*Provided passage*:
Happy holidays to everyone at V.com!
We are enjoying Christmas with Robert's family in Celebration, Florida, where we have experienced snow. Actually, we experience the nightly showering of “Disney snow” in the downtown area of this Disney-made town. As the kids learned quickly, Disney snow is warm, and made out of soap bubbles. A shirt soaked in soap-bubble snow gets very itchy!
Christmas away from home does involve some compromising, some improvising, and for me, some music-stand devising.
It's a shoebox music stand. Go to a strange city, buy shoes, and you get a music stand, free! (Robert calls this “chick logic.”)
Though I knew my entire schedule would be thrown out of wack, I did bring a fiddle to Orlando so that I could practice. I'm learning Pag Caprice No. 4, and I'm considering that deal with the devil. Does anyone know the devil's e-mail address? If I take the deal, will I really be able to whip up and down the fingerboard in a perfect sequence of tenths? How did Nicolo work this?
But I digress; the topic here is Christmas, and here I am contemplating a potentially fiery future.
Christmas is about babies, and traveling enormous distances to see them. That is what we are doing this year; we flew from LA to Orlando to meet a baby:
Hannah!
She is my new niece; Robert's sister's new baby and my children's only cousin. We brought her little clothes and drawings from the kids, a stuffed Pooh bear, etc. We love her madly, just because she exists.
And that is all I shall say about Christmas, other than have a great day today, whatever you celebrate!
Robert and I like to throw a holiday “Cookie Party” every year for the kids, our (mostly non-musician) friends and my students, with hundreds of cookies made by me along with lots of awesome food made by Robert.
Last year, the party turned into a kind of spontaneous sing-along, so this year we decided to make it official. We told everyone that we'd also be having a little holiday jam session, so bring your ax. Then everyone said, “Bring my ax?” and I said, “Just bring your instrument, or at least, I'm going to make you sing!”
So we had: violins, a viola, a cello, mandolin, several flutes, clarinet, guitars and a number of small pianists. My daughter played a quiet guitar rendition of “Up on the Housetop.” Robert even got out his viola! One of my smallest violin students played “Jingle Bells” on the piano. “I only know part of it,” she said, so the rest of us filled in for the more challenging “dashing through the snow” part. One of my students and her cello-playing sister brought a book of holiday trios and played from that. I played “Meditation from Thais,” while my good friend Trina, a professional cellist and Suzuki cello teacher, accompanied on a quarter-size cello, along with Carrie, another professional violinist who has been helping me teach this semester.

*Given data*:
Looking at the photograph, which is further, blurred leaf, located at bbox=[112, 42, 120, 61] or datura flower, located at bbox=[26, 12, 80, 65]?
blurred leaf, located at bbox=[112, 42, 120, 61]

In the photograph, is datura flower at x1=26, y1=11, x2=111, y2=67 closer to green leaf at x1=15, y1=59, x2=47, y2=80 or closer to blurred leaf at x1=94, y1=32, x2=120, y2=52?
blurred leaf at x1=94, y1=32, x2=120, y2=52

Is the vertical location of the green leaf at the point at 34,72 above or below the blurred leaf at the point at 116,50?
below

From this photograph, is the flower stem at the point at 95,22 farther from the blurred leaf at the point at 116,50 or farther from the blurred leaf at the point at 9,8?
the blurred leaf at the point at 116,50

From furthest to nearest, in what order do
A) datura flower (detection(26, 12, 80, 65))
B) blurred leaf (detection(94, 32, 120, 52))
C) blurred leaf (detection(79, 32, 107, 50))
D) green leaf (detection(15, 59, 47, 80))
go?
---
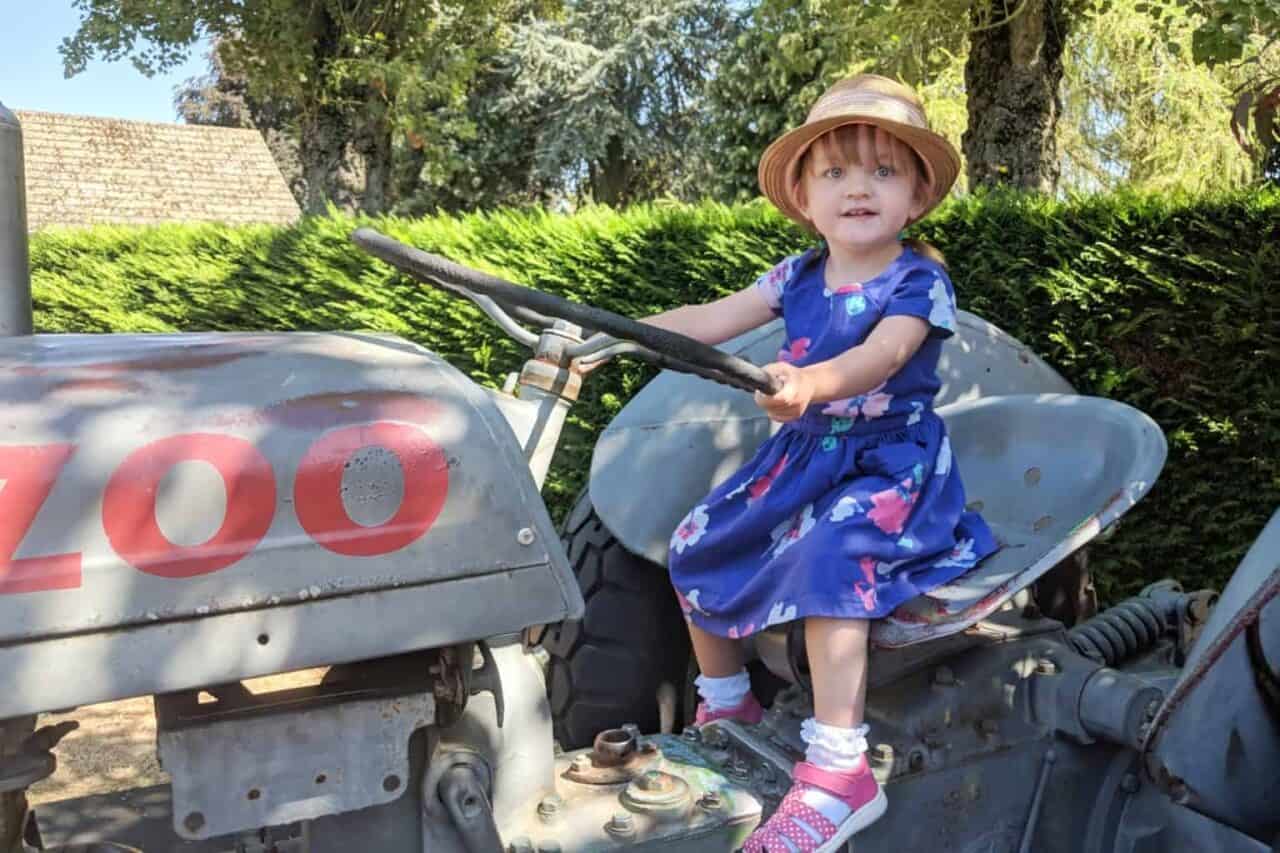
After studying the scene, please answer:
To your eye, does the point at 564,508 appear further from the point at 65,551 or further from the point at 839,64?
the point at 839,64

*Written exercise 1*: Swap "fiddle" for "violin" in the holiday post between "It's a shoebox" and "potentially fiery future.", inclusive, and write out that stretch.
*Written exercise 2*: Please find every line of the records that contains the word "point" and copy each one.
The holiday post and the records are unrelated to each other.

*Worked solution 1*:
It's a shoebox music stand. Go to a strange city, buy shoes, and you get a music stand, free! (Robert calls this “chick logic.”)
Though I knew my entire schedule would be thrown out of wack, I did bring a violin to Orlando so that I could practice. I'm learning Pag Caprice No. 4, and I'm considering that deal with the devil. Does anyone know the devil's e-mail address? If I take the deal, will I really be able to whip up and down the fingerboard in a perfect sequence of tenths? How did Nicolo work this?
But I digress; the topic here is Christmas, and here I am contemplating a potentially fiery future.

*Worked solution 2*:
Is the vertical location of the green leaf at the point at 34,72 above or below the blurred leaf at the point at 116,50?
From this photograph, is the flower stem at the point at 95,22 farther from the blurred leaf at the point at 116,50 or farther from the blurred leaf at the point at 9,8?
the blurred leaf at the point at 116,50
To your eye, does the point at 564,508 appear further from the point at 65,551 or further from the point at 839,64?
the point at 839,64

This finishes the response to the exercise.